But the results still beat Wall Street's expectations, and Horton shares rose $1.74, or 6.4 percent, to $28.87 in late morning trading on the New York Stock Exchange.
Net income in the quarter ended Dec. 31 plummeted to $109.7 million, or 35 cents per share, from $310.1 million, or 98 cents per share, a year earlier.
The latest quarter included charges of $77.5 million or 15 cents per share to cover inventory write-downs and forfeited deposits on land options.
Analysts expected the company to earn 33 cents per share in the most-recent quarter, according to a survey by Thomson Financial.
Homebuilding revenue edged higher to $2.84 billion, as Fort Worth-based Horton closed on 10,202 homes, up from 9,891 last year.
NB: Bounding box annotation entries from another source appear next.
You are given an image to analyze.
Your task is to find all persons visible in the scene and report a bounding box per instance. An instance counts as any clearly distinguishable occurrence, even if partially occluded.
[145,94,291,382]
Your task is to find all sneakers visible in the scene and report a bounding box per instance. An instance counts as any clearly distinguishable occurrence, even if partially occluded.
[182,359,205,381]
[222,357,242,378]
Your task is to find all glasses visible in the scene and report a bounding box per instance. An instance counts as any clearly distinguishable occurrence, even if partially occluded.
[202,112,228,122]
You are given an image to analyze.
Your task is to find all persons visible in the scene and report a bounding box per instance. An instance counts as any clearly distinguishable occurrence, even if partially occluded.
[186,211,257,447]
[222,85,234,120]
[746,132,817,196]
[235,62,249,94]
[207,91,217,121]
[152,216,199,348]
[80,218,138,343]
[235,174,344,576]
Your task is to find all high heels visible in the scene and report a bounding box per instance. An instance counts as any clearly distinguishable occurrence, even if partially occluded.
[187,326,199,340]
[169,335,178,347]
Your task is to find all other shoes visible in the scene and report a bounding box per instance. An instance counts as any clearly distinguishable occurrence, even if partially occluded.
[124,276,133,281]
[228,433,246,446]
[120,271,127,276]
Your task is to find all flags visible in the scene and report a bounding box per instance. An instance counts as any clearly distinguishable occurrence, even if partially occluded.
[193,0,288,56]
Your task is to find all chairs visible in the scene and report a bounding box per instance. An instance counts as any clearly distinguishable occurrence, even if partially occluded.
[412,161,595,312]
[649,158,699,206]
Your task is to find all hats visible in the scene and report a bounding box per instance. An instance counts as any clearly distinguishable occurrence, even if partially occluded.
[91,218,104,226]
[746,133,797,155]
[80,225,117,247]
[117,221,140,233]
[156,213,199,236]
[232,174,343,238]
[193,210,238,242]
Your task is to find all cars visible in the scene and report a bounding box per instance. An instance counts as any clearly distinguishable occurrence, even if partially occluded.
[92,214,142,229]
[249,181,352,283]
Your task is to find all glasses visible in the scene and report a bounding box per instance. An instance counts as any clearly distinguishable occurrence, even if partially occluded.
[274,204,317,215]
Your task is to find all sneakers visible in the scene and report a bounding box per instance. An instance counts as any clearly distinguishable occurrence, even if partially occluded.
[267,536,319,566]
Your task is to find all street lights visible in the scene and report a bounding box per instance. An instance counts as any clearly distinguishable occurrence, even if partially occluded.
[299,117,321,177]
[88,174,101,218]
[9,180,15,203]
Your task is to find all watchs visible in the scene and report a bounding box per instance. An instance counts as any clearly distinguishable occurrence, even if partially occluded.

Sales orders fell sharply to 8,771 homes worth $2.3 billion from 11,463 worth $3.2 billion a year earlier, a further sign that the housing market remains mired in a slump.
Horton used incentives to close on more homes than it did a year earlier. The company did not provide guidance for its new fiscal year, which began in October, but said conditions in the housing sector, which has been in a slump the past year, "remain challenging."
Backlog under contract as of Dec. 31 totaled 16,694 homes valued at $4.7 billion versus 20,816 homes valued at $6.2 billion the year before.
Horton, like many large builders, is scrambling to reduce inventory to staunch the sharp decline in prices since early 2006. The company cut its lots owned or controlled to 297,000, down 25 percent from March 2006, while homes under construction fell 35 percent to 26,000 from the June peak of 40,000.